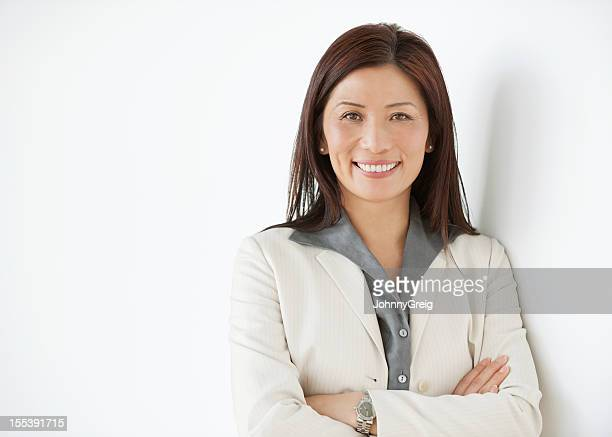 Happy Mature Asian Businesswoman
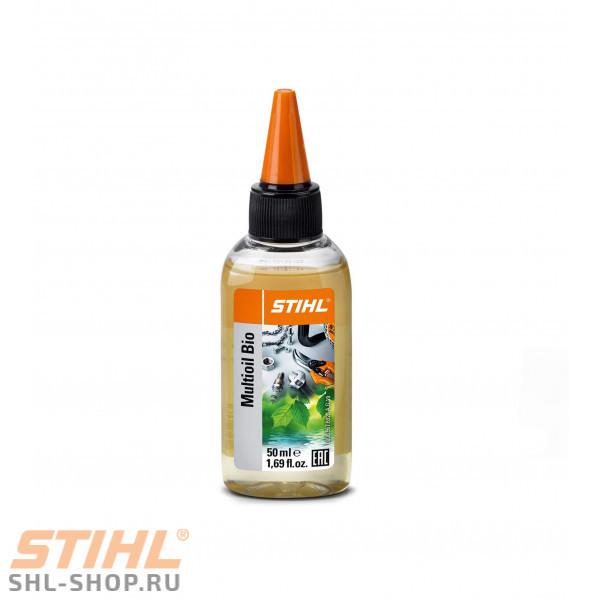Multioil Bio 50 мл 07825168500 в фирменном магазине Stihl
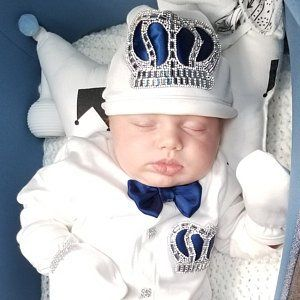 Newborn Boy Coming Home Outfit Royal Prince Baby Shower Baby Etsy Boy Christening Outfit Baby Boy Christening Outfit Baby First Outfit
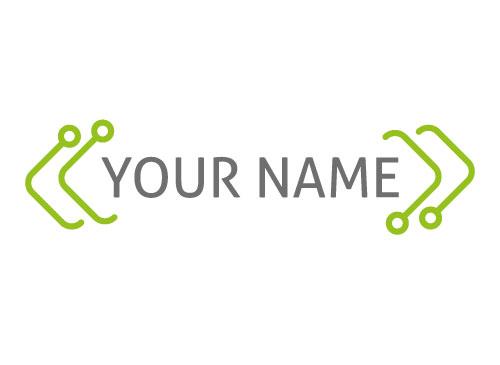 Vier grüne Linie mit Kreisen Logo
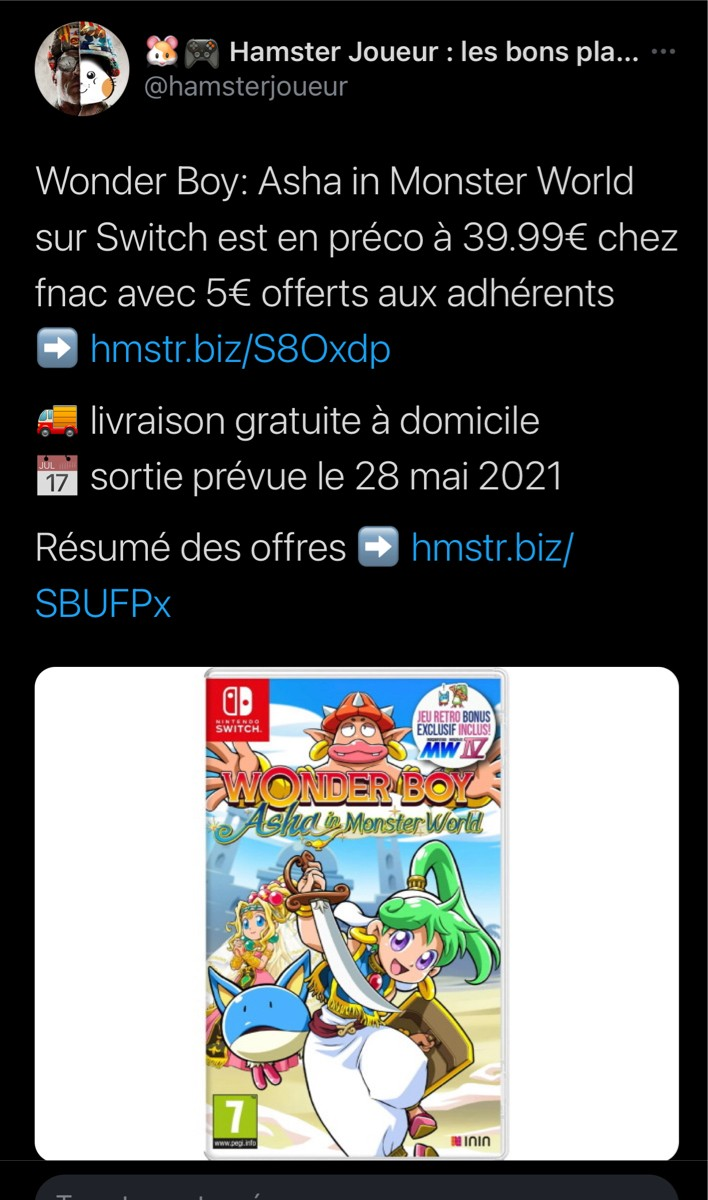 https://img3.super-h.fr/images/snapshot_282475249b70eb74507f4ea51.jpg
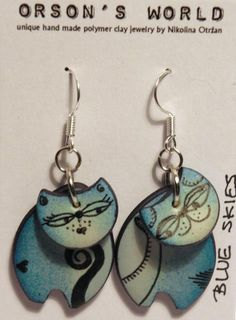 blue skies - mini cats by Orson's World, via Flickr SO CUTE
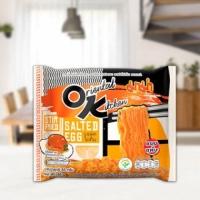 Salted Egg Oriental Kitchen тайская лапша быстрого приготовления 85 гр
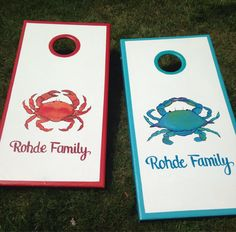 These custom, hand painted cornhole boards can be designed, built and painted by us! Any occasion, corn hole boards complete the party! They
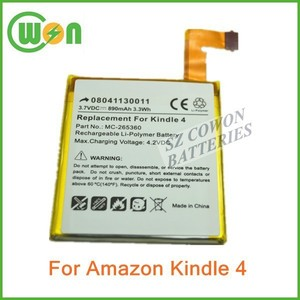 "Replacement 890mAh MC-265360, M11090355152, S2011-001-S, 515-1058-01 Battery for Amazon Kindle 4, 4G D01100 E Ink 6"" eReader"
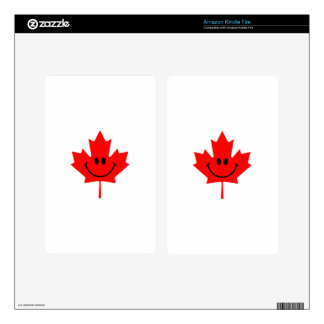 Smiley de Canadá - una cara sonriente en arce rojo Kindle Fire Pegatinas Skins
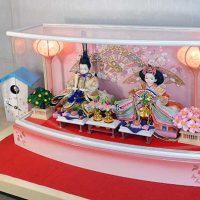 プリンセス雛人形 二人の親王ケースセット 59,800円~99,800円(消費税込み・送料無料)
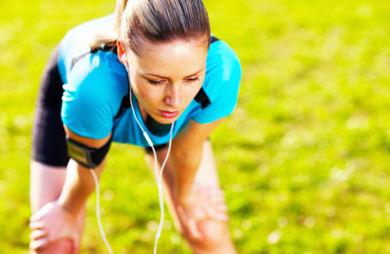 woman_workout_run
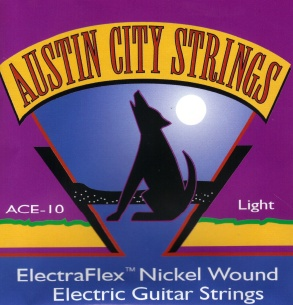 Austin City electric strings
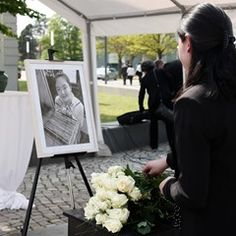 Memorial tribute to murdered Chinese student Yangjie Li in Dessau-Rosslau, Germany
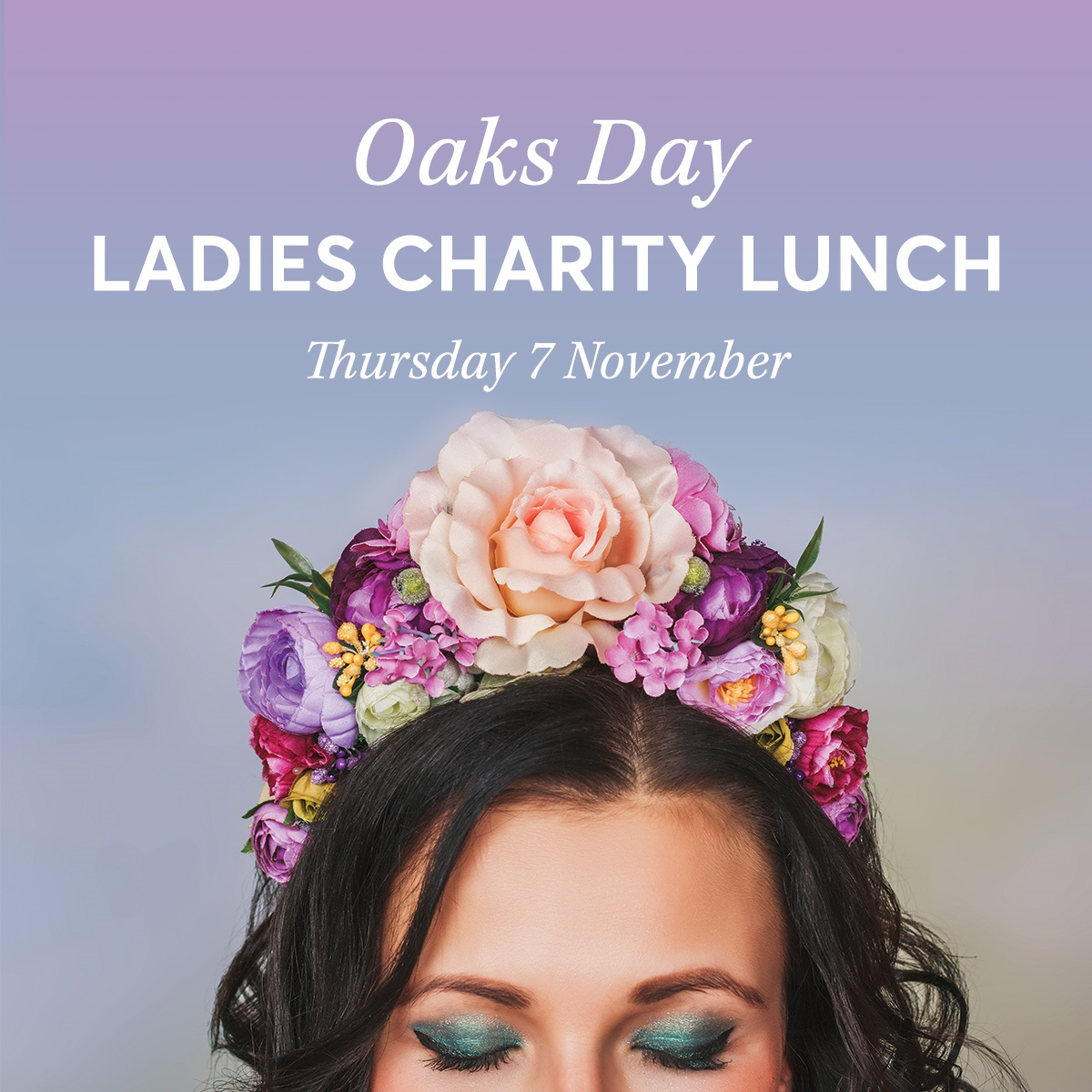 Oaks Day Ladies Charity Lunch Square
# # #
**INSTRUCTIONS TO FOLLOW**
The lines from the one containing "Smiley de Canadá" to the final line of the material, both ends included, should be retyped exactly and alone, with no pictures.

**FINAL ANSWER**
 Smiley de Canadá - una cara sonriente en arce rojo Kindle Fire Pegatinas Skins
 プリンセス雛人形 二人の親王ケースセット 59,800円~99,800円(消費税込み・送料無料)
 woman_workout_run
 Austin City electric strings
 Memorial tribute to murdered Chinese student Yangjie Li in Dessau-Rosslau, Germany
 Oaks Day Ladies Charity Lunch Square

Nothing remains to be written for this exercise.